AppDynamics, Inc.
- Type: Private company
- Industry: (APM) Application Performance Management System Monitoring
- Founded: 2008; 18 years ago
- Founder: Jyoti Bansal
- Defunct: 2025
- Fate: Merged into Splunk
- Successor: Splunk
- Headquarters: San Francisco, CA, United States
- Products: List Application performance monitoring; Business performance monitoring; Network monitoring; End user monitoring; Infrastructure monitoring; DevOps monitoring; Observability; ;
- Revenue: US$ 143.8 million (2015)
- Parent: Cisco
- Website: appdynamics.com

= AppDynamics =

APM Monitoring platform for cloud applications

AppDynamics was an American observability, full-stack application performance management (APM) and IT operations analytics (ITOA) company based in San Francisco. In 2017, it was acquired for $3.7 billion by Cisco, and later (2025) merged into Splunk, which Cisco had acquired in 2024.

==History==
AppDynamics was founded in 2008 by Jyoti Bansal, a former lead software architect at Wily Technologies, a provider of application performance management technology. AppDynamics received five rounds of funding totaling $206.5 Million.
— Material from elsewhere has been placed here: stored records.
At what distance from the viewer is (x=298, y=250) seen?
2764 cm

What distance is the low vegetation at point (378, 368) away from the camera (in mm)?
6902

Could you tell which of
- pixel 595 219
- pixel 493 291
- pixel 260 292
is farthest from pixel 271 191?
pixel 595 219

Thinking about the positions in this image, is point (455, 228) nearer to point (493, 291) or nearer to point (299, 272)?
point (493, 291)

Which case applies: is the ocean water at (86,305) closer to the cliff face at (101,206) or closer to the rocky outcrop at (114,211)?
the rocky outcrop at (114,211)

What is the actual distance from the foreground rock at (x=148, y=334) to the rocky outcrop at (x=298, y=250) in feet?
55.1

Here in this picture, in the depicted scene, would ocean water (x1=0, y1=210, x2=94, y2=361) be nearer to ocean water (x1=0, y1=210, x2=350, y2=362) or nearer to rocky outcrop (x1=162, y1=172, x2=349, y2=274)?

On April 10, 2013, CA Technologies (formerly Computer Associates) filed a lawsuit in the US District Court for the Eastern District in New York. The lawsuit claims that AppDynamics violated three patents that came into CA Technologies' possession through acquisitions. This was the second action CA Technologies filed in connection with alleged infringement of patents obtained in the acquisition of Wily Technology. In November 2012, CA Technologies filed a lawsuit asserting patent infringement of the same three APM patents against software company, New Relic. On April 20, 2015, AppDynamics and CA settled the two-year-old patent dispute. AppDynamics said that it paid a "modest fixed payment."

In January 2017, Cisco acquired AppDynamics for $3.7 billion, just days before a planned IPO of the company. In March 2017, Cisco completed the acquisition of AppDynamics. In 2025, AppDynamics was merged into Splunk, which Cisco had acquired in 2024.